Exercise set:
- a) Using the post on long-term ownership of an event-driven system, decide whether each statement agrees with it, and back each yes or no with the exact words that settle it: (i) The post is the first in a series on Event-Driven Architecture. (ii) Most of the content applies only to Go. (iii) The author leaves further reading recommendations at the end.
- b) From the post on long-term ownership of an event-driven system, extract the passage starting with "In this, the" and going on through "of this article.".

Passage provided:
━━━━━━━━━━━━━━━━

Long Term Ownership of an Event-Driven System
Marcus Kohlberg
Posted on October 2, 2023
The least sexy aspect of any system is long-term ownership and the maintenance burden that comes with it. Event-driven systems are no exception, and by choosing to go down this path, chances are you are going to build more and more microservices and your system is going to grow in complexity.
In this, the final post in this series on building and owning an Event-Driven Architecture (EDA), we will delve into the key aspects of managing an event-driven system; focusing on updating your services and your infrastructure. We'll do this by exploring the challenges that come with both. At times we'll focus on Go specifically, but most of the content is applicable to any language you choose (and any distributed system too).
We will explore the importance of keeping dependencies up to date, making major version updates, maintaining container images and some other areas of interest as we go. This post is by no means conclusive; long-term ownership of software is complicated and could fill entire books (and it has). I have left some further reading recommendations at the end of this article.

━━━━━━━━━━━━━━━━

Recorded information:
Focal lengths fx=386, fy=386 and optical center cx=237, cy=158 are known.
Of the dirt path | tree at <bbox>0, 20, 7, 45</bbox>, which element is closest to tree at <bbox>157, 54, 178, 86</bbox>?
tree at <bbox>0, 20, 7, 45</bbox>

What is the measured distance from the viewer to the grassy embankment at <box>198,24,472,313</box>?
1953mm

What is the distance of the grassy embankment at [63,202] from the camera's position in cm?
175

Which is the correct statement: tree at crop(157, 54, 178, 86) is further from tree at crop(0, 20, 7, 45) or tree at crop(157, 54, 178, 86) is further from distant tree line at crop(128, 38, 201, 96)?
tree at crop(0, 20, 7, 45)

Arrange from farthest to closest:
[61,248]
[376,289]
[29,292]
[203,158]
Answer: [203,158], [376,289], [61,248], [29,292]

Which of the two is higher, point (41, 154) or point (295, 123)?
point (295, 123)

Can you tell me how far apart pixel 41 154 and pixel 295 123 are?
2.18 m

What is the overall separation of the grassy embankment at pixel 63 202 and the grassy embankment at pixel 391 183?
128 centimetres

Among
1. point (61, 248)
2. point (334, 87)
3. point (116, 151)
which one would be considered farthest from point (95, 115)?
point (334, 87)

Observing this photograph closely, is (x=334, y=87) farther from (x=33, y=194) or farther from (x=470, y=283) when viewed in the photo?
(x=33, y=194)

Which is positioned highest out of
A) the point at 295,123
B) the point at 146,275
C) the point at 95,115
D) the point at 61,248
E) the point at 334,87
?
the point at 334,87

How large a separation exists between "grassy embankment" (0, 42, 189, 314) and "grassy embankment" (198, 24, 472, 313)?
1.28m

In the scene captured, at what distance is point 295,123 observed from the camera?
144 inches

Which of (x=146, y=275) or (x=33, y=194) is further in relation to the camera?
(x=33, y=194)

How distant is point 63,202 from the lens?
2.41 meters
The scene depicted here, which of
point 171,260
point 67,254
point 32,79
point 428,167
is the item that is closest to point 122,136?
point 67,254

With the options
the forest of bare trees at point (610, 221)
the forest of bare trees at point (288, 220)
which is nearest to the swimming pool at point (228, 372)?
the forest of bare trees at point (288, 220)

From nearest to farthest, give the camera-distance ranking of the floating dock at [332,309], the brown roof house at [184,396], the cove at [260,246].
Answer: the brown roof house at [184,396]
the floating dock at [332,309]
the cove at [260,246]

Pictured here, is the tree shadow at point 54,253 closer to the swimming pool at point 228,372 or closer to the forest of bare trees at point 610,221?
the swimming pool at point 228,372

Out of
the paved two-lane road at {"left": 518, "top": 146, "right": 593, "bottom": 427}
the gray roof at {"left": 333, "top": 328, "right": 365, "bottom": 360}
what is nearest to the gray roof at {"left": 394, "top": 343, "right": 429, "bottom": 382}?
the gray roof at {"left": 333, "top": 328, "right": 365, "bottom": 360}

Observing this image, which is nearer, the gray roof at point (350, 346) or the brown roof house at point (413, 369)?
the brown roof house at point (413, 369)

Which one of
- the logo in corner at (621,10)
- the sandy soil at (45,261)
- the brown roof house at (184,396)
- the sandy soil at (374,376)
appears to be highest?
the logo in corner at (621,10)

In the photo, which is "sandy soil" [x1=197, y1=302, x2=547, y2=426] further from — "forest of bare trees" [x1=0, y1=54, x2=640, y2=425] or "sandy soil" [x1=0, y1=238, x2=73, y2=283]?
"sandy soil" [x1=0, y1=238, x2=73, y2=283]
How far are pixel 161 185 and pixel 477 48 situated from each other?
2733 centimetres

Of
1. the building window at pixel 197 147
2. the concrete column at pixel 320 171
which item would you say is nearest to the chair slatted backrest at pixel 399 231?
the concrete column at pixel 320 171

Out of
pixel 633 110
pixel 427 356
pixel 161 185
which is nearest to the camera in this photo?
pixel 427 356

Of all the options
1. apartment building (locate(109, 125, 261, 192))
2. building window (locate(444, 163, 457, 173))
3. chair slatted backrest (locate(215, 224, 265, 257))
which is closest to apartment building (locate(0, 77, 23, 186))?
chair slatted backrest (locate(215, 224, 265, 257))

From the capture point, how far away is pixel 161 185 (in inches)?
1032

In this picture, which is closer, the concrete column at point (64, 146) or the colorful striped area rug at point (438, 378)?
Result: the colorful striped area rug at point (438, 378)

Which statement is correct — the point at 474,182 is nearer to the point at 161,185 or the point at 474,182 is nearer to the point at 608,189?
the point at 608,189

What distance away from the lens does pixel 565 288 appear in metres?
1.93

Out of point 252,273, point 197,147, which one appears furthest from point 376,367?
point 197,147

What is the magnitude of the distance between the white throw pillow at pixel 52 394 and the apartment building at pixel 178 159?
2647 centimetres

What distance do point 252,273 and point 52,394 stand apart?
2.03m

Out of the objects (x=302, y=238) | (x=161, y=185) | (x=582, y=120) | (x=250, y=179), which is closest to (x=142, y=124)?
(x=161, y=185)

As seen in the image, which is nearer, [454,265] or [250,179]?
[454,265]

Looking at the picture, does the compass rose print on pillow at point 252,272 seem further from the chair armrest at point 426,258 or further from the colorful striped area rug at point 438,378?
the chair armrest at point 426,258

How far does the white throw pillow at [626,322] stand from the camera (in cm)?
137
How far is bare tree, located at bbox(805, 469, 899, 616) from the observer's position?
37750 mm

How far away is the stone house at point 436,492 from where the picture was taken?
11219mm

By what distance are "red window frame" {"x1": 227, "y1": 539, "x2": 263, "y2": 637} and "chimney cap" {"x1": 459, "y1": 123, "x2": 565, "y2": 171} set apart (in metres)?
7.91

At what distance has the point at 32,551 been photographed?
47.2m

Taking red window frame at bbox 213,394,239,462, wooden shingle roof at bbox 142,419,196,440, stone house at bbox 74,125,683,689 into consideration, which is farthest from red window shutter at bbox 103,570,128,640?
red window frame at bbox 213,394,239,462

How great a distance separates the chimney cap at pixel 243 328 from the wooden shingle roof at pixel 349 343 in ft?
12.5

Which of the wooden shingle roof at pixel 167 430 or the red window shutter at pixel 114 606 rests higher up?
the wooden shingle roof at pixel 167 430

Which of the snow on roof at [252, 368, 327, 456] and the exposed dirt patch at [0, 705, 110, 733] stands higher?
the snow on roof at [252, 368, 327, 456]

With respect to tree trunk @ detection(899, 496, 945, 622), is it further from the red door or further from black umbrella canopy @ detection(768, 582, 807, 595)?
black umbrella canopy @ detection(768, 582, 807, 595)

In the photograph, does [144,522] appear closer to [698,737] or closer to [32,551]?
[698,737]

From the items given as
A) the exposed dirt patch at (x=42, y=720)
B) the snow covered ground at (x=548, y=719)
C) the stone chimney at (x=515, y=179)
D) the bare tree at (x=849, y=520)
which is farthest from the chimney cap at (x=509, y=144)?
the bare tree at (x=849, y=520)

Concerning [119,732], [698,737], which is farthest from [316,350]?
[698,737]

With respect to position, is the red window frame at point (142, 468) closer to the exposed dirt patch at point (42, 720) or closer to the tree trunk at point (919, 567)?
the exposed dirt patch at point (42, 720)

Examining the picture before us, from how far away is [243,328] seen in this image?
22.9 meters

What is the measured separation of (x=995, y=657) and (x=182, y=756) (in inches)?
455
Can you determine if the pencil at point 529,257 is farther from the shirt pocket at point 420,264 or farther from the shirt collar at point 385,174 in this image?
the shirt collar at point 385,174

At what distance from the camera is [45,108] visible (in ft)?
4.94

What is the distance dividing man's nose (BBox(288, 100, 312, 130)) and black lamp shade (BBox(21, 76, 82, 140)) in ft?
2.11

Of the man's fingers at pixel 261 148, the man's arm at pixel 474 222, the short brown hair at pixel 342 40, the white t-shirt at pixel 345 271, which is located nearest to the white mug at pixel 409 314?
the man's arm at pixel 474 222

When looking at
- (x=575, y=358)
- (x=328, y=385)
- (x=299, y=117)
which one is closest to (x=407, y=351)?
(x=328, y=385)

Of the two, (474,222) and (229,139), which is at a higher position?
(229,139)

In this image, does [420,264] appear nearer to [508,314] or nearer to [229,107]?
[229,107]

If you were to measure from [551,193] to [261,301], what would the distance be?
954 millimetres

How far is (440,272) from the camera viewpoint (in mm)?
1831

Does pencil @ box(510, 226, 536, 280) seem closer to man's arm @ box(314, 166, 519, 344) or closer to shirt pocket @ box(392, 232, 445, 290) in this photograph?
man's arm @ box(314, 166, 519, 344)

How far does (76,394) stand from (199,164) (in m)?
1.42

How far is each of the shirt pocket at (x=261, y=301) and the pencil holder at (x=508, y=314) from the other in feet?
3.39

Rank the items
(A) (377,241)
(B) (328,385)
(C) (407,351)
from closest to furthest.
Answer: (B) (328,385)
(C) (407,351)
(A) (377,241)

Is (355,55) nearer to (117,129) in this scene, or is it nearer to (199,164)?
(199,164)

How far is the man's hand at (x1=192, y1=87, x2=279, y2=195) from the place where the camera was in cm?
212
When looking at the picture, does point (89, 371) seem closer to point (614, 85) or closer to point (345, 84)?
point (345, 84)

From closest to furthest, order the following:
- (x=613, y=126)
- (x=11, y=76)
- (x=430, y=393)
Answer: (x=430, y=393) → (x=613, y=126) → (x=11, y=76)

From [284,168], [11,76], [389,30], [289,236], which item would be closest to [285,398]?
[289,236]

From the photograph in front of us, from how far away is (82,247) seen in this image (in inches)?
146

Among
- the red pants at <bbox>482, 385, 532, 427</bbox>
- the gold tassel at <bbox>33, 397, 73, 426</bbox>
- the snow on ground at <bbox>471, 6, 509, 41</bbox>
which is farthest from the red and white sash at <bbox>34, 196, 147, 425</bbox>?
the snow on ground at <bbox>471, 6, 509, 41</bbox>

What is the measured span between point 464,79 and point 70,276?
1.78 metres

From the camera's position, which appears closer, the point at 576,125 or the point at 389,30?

━━━━━━━━━━━━━━━━

The responses:
- a)
(i) No: "In this, the final post in this series on building and owning an Event-Driven Architecture (EDA)"
(ii) No: "most of the content is applicable to any language you choose"
(iii) Yes: "I have left some further reading recommendations at the end of this article."

- b)
In this, the final post in this series on building and owning an Event-Driven Architecture (EDA), we will delve into the key aspects of managing an event-driven system; focusing on updating your services and your infrastructure. We'll do this by exploring the challenges that come with both. At times we'll focus on Go specifically, but most of the content is applicable to any language you choose (and any distributed system too).
We will explore the importance of keeping dependencies up to date, making major version updates, maintaining container images and some other areas of interest as we go. This post is by no means conclusive; long-term ownership of software is complicated and could fill entire books (and it has). I have left some further reading recommendations at the end of this article.